## 本文
────

開業規制にNOを 医師偏在対策で会員署名  PDF

 開業規制によって医師多数区域から少数区域への医師の移行を促す厚労省の医師偏在対策に対し、協会はどの地域で開業しても医療が成り立つシステムの実現とそれを支える地域自体の再生を求めている。
 本紙3046号で「医師偏在解決には〈開業規制〉ではなく地域再生と公的な医療提供体制再建が必要」とする署名を提起。署名は、①「外来医師多数区域」での開業に対し、初期救急・在宅医療・公衆衛生等を担う旨を誓約させるというような一方的な開業ハードルを設けることをやめること②国保直営診療所・病院をはじめとした自治体立医療機関に対する廃止縮小政策を改め、自治体による地域医療確保策に対する財政保障策を国として抜本的に強めること③医療の不足する地域で医療を支えている医療機関ならびにこれから開業しようという医療機関に対しては、医療政策上の必要性を明確化し、施設維持やスタッフ確保などに対する公的助成を国と自治体の責任において行うこと―を求めている。
 4月18日現在の集約状況は143筆。会員の声も多く寄せられている(右掲)。ご協力いただいた会員各位にはお礼申し上げたい。
 なお、4月26日には医師偏在対策をテーマに京都府と懇談を行う予定だ。

会員からの意見(抜粋)
地区名 ひとこと

西陣
東京一極集中にして地方都市に人が住めなくなったために医師もまた人の移動に従って、結果的に偏在することになった。医師の偏在は国の失政によるものです。

中京東部
初期救急、在宅医療、公衆衛生等を担う旨を誓約させる主体はどこなのでしょうか。行政(府、または市)?近畿厚生局? いずれにしても、自由開業制とは真逆の方針です。地域の実状にあって必要とされる医療機関が開業できる行政のバックアップを望みます。

中京西部
じわじわと国家の戦争政策に向けて医療の統制が進んでいく。絶対反対です!

────

## 資料
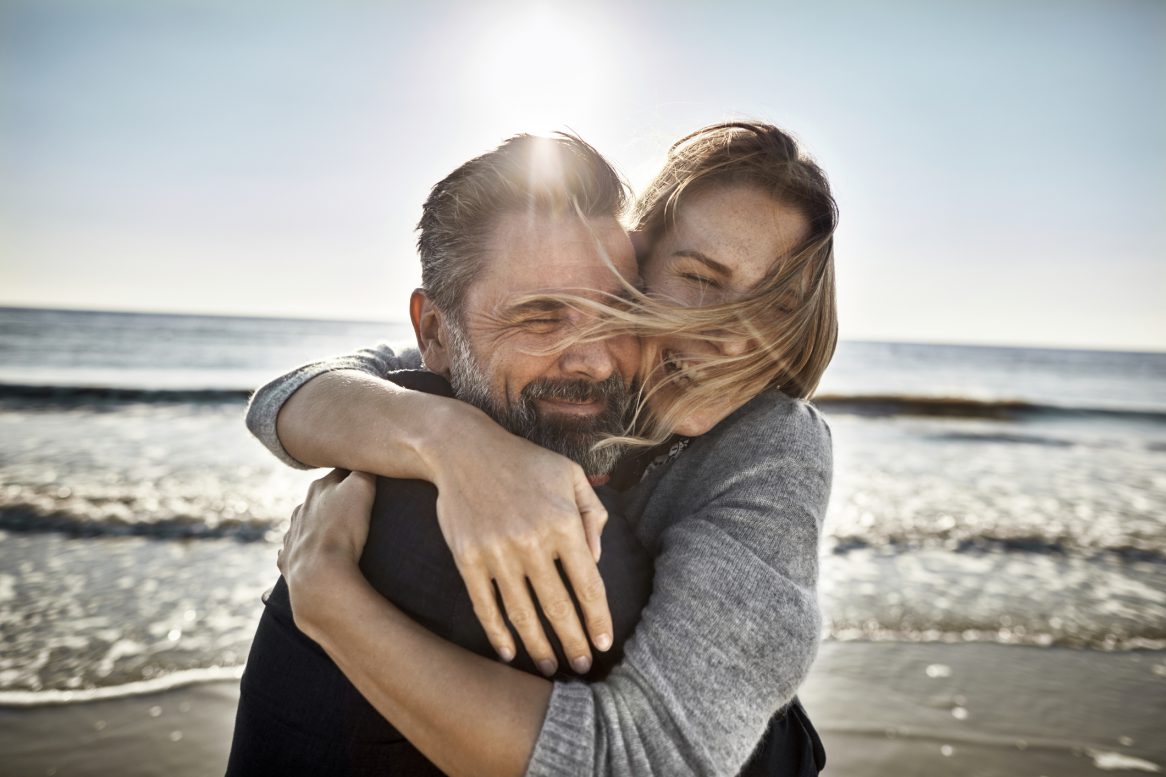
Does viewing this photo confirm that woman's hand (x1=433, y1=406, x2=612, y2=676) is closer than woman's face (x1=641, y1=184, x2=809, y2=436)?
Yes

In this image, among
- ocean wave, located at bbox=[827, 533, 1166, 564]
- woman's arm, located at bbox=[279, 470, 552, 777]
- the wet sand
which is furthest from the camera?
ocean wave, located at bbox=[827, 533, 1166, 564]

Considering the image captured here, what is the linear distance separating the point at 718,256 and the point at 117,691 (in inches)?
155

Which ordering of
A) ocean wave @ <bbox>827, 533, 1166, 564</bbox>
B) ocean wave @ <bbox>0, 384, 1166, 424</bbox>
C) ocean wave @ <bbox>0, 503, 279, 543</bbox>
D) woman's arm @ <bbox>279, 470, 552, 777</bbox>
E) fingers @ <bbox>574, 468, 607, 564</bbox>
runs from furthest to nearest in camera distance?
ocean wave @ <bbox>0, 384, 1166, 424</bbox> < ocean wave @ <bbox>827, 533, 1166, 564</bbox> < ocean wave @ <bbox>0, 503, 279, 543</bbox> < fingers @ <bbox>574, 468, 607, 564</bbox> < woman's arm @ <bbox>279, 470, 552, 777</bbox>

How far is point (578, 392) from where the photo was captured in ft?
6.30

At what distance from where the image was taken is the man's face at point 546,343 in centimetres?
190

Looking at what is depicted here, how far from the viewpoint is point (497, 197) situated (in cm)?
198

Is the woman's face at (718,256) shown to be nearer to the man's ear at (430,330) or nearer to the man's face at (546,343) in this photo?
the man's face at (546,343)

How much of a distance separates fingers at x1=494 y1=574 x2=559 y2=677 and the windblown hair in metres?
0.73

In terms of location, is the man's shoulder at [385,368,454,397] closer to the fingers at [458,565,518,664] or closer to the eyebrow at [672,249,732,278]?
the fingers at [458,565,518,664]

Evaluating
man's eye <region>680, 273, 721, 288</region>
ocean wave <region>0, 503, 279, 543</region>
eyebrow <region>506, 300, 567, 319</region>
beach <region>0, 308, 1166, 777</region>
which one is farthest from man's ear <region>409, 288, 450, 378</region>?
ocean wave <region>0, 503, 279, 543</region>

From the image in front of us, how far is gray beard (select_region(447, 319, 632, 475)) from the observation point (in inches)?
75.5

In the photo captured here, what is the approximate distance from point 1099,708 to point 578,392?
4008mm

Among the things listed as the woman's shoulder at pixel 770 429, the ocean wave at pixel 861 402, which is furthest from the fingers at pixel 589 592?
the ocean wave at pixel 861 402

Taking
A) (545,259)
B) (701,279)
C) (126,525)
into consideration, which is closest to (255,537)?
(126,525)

────

## 理解の確認
**A)** 開業規制の記事で、西陣の会員は医師の偏在がなぜ生じたと述べているか。一～三文で説明しなさい。
**B)** 開業規制の記事を、最後の文の後から書き継ぎなさい。
資料は開業規制の記事とは関係がない。

## 練習問題の解答
**A)** 東京一極集中によって地方都市に人が住めなくなり、医師も人の移動に従って移ったため、結果的に偏在することになったと述べている。そのため、医師の偏在は国の失政によるものだとしている。

**B)**
下京東部
根本は長期にわたる医療費への歳出抑制政策なので、災害大国の日本において医療・介護・土木などに投資すべきなのに、財政問題があると言って投資をしない政府に責任がある。財務省主導による存在しない財政問題解決のための緊縮財政を改め、国民の幸福と健康を真に望むなら、地方財政への出費、医療・介護・福祉への投資を惜しまないことを要望します。

開業医の役割を限定することは反対です。開業規制も結局は「かけこみ開業」により偏在を助長します。

下京西部
国と自治体が責任を持って医師偏在是正をはかることが大切。公的医療機関の新設、再建、医師偏在地域への助成を強めることが求められる。

右京
医師偏在は規制では解決しません。医療不足地域に対しては、熱心な公募と同時に青年医師に交代制、短期的に派遣する制度を考えてはいかがか(表彰も必要)。

専門性の高い開業を制限することは、質の低下につながり反対します。自治体医療機関の存続、維持のための財政保障を強化してください。

宇治久世
高齢の医師が大病院退職後、地域住民に医療サービスを提供する目的で開業する場合、体力的に提供内容は限られてくる。従って、一律に公衆衛生、初期救急、在宅医療等に貢献することは難しい。貢献可能な医療サービスを選べるように条件を自由選択性にすべきである。

亀岡
医療提供体制再建の強化、在宅医療における医師の発言力低下を阻止。